Problem:
Give each section number in the indenture excerpt below along with its heading.

Extract to read:
· · ·
SECTION 3.02. Representations, Warranties and Covenants of the Trustees.
Each of the Trustees reaffirms as of the date of execution of this Supplemental
Indenture all of its respective representations, warranties, covenants and
agreements set forth in the Original Indenture and the Amended Indenture, as
applicable.
SECTION 3.03. Effectiveness of Amendments. Notwithstanding any other
provisions hereof, all amendments to the Amended Indenture made hereby shall
have effect only with respect to Securities that are not Outstanding on the date
hereof, and not with respect to Securities that are Outstanding on the date
hereof.
SECTION 3.04. Trustees Not Responsible for Recitals. The recitals contained
herein shall be taken as statements of the Company, and neither Trustee assumes
any responsibility for their correctness. The Trustees make no representations
as to the validity or sufficiency of this Supplemental Indenture, except each
Trustee respectively represents that it is duly authorized to execute and
deliver this Supplemental Indenture and perform its obligations hereunder and
the statements made by it in a Statement of Eligibility and Qualification on
Form T-1 supplied to the Company by it are true and accurate, subject to the
qualifications set forth therein.
· · ·
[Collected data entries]

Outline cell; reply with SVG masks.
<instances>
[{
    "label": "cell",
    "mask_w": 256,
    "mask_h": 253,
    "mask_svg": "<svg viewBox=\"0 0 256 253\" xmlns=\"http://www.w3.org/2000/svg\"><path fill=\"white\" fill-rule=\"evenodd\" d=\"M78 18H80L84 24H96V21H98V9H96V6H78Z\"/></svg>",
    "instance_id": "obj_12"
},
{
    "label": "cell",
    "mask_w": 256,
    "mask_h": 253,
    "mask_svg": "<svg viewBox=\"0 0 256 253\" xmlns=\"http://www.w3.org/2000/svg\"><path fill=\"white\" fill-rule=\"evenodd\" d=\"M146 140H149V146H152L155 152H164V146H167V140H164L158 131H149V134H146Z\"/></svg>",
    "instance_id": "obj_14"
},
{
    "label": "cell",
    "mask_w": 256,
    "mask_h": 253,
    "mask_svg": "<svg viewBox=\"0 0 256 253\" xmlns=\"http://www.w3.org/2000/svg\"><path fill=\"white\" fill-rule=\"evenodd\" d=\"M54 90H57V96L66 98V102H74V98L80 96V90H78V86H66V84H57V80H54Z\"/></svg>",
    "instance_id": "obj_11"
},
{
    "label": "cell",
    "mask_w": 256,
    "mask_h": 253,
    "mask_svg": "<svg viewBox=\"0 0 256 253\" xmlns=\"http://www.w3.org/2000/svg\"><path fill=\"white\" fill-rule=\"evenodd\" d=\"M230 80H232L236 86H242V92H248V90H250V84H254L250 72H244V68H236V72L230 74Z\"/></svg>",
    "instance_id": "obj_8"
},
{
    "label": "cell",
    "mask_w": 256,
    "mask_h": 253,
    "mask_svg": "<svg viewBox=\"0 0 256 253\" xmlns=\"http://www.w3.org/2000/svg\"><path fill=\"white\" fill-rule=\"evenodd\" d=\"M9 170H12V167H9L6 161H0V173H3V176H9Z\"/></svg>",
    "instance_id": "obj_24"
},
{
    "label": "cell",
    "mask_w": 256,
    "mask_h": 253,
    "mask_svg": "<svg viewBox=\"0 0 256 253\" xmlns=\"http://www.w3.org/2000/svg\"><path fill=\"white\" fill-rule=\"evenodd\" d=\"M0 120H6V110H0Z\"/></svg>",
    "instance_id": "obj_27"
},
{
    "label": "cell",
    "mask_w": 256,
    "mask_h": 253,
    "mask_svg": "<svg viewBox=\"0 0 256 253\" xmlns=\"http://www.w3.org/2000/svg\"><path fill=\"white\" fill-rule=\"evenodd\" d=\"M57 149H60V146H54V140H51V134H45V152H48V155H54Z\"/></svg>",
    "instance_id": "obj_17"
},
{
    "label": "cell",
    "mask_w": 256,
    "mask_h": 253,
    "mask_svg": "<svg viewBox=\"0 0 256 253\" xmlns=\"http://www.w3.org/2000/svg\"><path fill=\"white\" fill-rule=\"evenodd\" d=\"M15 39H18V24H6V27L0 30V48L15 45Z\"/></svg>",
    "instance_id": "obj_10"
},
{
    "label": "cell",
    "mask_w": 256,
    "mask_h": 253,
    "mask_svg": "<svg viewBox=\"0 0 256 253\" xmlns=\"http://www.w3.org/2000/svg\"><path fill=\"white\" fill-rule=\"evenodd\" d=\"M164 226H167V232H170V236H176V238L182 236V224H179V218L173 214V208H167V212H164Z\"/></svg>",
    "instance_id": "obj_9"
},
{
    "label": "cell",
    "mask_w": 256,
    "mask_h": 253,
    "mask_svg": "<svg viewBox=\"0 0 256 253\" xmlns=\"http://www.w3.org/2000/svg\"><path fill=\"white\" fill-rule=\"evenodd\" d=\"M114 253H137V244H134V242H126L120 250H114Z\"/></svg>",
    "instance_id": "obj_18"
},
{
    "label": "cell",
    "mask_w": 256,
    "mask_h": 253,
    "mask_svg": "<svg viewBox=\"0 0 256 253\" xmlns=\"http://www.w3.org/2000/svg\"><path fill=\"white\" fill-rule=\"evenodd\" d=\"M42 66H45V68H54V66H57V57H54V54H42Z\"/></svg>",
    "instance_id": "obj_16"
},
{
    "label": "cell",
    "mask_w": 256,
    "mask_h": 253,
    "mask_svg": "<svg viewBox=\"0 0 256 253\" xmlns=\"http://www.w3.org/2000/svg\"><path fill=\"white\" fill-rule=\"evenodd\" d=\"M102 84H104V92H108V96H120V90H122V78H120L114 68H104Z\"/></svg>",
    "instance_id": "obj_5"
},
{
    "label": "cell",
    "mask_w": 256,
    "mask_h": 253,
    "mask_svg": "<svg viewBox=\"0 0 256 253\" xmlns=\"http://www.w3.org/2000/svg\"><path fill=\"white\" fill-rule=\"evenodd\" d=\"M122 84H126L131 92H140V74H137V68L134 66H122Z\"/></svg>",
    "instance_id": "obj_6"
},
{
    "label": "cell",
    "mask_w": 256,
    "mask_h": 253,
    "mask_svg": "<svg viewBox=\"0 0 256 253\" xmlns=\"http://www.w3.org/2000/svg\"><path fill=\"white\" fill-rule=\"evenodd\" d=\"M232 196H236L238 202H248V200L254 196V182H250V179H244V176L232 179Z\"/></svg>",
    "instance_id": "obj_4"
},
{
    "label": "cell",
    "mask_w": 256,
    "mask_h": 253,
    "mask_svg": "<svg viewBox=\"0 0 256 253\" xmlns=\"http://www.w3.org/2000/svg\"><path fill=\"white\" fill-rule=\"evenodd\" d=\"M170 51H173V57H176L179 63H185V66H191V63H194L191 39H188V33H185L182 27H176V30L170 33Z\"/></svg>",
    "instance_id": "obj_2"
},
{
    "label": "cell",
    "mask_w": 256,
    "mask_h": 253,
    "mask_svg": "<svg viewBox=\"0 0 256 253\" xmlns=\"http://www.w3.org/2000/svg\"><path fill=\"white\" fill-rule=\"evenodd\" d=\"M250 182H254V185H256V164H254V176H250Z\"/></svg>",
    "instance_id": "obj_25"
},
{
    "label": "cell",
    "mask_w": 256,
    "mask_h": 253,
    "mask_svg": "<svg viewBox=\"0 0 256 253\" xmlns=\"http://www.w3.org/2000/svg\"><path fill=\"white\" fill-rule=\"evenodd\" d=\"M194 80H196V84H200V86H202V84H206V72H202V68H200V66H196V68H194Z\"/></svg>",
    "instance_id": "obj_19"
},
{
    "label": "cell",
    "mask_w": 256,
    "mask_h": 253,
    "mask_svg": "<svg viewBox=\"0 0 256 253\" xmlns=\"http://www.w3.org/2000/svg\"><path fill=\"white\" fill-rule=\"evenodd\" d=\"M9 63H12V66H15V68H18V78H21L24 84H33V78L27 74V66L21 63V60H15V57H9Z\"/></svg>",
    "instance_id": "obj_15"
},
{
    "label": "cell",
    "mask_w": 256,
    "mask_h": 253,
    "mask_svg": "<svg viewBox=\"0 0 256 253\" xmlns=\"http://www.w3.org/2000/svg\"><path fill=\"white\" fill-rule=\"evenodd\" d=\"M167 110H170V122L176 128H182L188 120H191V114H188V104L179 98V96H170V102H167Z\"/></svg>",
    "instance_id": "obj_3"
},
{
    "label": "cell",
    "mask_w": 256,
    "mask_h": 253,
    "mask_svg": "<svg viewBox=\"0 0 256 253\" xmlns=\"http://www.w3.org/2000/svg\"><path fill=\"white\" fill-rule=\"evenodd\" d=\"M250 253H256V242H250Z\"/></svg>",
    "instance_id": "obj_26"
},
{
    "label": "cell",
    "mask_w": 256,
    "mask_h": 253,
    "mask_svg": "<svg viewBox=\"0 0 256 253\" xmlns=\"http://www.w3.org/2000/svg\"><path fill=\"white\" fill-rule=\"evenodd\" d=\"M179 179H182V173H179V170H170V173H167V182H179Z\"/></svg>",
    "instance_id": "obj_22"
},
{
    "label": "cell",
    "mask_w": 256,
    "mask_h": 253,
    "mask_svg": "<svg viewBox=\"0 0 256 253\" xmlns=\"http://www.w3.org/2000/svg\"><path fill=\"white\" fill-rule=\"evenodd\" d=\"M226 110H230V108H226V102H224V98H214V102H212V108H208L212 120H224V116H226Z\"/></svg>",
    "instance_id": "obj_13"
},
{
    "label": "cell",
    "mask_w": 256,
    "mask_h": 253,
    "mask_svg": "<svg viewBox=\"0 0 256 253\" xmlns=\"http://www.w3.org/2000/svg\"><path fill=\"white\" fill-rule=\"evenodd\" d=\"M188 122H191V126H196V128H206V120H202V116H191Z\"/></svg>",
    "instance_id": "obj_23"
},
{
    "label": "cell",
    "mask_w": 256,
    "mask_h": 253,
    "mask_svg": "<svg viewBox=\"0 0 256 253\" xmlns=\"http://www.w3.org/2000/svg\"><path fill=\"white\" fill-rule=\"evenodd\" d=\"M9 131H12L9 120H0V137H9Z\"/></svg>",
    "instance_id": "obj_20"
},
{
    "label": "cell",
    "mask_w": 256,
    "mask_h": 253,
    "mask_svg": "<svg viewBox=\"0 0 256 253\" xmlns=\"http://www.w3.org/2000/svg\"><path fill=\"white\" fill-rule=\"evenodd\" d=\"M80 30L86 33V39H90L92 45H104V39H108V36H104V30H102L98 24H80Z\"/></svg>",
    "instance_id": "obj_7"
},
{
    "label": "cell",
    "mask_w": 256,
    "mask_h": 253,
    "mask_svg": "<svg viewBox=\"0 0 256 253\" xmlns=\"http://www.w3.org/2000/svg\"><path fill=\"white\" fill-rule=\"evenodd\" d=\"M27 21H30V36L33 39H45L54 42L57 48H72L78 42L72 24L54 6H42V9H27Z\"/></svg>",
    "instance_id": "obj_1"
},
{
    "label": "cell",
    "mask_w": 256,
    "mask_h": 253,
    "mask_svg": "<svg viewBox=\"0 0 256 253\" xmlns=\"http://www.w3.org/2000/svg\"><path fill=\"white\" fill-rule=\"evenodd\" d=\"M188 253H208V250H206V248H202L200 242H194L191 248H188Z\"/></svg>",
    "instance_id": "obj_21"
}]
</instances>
· · ·
Written response:
SECTION 3.02. Representations, Warranties and Covenants of the Trustees.
SECTION 3.03. Effectiveness of Amendments.
SECTION 3.04. Trustees Not Responsible for Recitals.